F₁-scores for large language model (LLM) optimal prompt strategies using the development corpus. Each color denotes a symptom identification method using its optimal prompting strategy: Llama2 (identity prompt), Mixtral (exclude prompt), GPT-3.5 (identity prompt), and GPT-4 (include prompt). Each of the 11 infectious disease symptoms are shown as well as a summary score for all symptoms. Overall, GPT-4 performed best, with a micro F₁-score of 90.8% for all symptoms combined.

Figure 3.

F₁-scores for large language model (LLM) optimal prompt strategies using the test corpus. Each color denotes a symptom identification method: Llama2, Mixtral, GPT-3.5, GPT-4, and the ICD-10–based method. Each of the 11 infectious respiratory disease symptoms are shown as well as a summary score for all symptoms. GPT-4 performed best, with an overall micro F₁-score of 91.4% for all symptoms combined. ICD-10: International Classification of Diseases, Tenth Revision.

Figure 4.

Generalizability of symptom identification accuracy across sites. One site is a large Northeastern urban pediatric academic medical center (BCH). The other is a Midwestern statewide health information exchange (IHIE) that provided data from 21 emergency departments. GPT-4 and the ICD-10–based method were compared. F₁-scores are shown for each method and symptom benchmarked against ground truth labels from chart reviews in test and validation corpora. BCH: Boston Children’s Hospital; ICD-10: International Classification of Diseases, Tenth Revision; IHIE: Indiana Health Information Exchange.

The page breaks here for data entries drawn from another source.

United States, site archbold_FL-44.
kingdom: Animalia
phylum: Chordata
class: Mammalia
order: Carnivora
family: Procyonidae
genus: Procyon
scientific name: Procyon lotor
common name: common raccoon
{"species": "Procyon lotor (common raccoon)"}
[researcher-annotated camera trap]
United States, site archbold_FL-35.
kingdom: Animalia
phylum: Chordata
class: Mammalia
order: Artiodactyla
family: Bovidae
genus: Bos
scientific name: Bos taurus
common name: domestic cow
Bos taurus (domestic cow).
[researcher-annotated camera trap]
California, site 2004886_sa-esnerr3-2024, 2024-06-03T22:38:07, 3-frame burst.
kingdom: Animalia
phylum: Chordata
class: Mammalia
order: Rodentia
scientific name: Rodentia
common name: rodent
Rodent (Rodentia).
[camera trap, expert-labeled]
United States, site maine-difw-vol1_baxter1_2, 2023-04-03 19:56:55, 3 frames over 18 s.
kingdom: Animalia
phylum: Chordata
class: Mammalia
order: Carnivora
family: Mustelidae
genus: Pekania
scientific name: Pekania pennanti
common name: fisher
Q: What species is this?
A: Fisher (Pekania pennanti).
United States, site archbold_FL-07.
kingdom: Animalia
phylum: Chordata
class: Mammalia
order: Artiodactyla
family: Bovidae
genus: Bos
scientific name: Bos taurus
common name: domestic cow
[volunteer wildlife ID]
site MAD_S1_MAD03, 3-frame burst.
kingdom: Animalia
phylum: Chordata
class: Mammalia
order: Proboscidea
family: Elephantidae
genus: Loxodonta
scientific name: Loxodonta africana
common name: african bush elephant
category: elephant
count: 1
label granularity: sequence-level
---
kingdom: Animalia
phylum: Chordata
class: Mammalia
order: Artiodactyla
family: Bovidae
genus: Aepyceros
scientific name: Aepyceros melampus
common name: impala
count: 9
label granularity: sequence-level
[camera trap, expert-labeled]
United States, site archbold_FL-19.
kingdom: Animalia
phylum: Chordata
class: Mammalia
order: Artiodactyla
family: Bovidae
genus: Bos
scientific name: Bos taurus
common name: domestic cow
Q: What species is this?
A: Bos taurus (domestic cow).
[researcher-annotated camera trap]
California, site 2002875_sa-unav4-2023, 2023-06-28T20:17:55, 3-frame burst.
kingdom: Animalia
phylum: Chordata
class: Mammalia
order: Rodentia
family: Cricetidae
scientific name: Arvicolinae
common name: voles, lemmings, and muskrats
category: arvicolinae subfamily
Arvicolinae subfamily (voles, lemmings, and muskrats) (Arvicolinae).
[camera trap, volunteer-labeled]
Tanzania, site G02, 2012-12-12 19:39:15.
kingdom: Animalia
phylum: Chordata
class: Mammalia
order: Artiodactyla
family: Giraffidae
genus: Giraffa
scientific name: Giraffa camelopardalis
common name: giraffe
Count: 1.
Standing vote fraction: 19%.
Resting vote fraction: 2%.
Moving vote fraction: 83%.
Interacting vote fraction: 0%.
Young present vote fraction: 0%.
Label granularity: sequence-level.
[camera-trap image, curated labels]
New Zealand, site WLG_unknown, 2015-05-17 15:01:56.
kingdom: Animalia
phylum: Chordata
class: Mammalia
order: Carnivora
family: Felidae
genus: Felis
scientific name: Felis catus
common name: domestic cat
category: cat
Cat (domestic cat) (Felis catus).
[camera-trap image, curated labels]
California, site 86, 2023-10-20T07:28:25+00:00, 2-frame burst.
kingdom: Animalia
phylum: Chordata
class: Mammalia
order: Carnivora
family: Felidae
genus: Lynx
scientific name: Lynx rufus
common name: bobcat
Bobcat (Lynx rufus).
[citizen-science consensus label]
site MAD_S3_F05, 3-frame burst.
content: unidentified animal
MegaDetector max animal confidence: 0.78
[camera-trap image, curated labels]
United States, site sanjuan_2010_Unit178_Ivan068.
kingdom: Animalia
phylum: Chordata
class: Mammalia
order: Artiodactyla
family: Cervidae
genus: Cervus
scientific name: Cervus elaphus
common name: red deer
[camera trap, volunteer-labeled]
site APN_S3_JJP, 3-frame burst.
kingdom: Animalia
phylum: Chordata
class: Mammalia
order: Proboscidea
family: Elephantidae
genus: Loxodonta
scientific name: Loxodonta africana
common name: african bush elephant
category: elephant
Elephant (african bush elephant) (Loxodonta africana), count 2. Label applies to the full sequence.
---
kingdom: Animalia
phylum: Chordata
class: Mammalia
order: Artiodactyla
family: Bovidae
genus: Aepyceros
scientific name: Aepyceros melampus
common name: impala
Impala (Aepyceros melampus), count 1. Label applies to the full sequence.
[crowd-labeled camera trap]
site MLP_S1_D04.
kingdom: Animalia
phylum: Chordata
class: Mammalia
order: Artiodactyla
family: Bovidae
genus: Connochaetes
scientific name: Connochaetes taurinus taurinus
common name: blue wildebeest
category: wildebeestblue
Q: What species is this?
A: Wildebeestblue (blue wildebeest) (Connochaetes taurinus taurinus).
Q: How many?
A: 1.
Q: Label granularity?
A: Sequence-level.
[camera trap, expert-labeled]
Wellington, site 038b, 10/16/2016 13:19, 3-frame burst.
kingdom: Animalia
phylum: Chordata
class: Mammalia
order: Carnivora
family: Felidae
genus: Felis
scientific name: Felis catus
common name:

DiscussionPrincipal Results

In this multisite study, LLM-based symptom identification consistently outperformed ICD-10–based methods for each infectious respiratory disease symptom evaluated. GPT-4 achieved the highest F₁-score, and results generalized well to an external validation corpus without customization. Low accuracy for ICD-10–based symptom identification and variability in multisite studies are consistent with prior literature [16,18,46].

Importantly, LLM strategies all used “zero-shot” prompts and required no site-specific artificial intelligence training, fine-tuning, or ground truth examples. The potential to reduce human labor represents a major advantage of LLM methods over traditional NLP methods that require human labor to curate symptom concept dictionaries, annotate ground truth examples, and calibrate at each health care site.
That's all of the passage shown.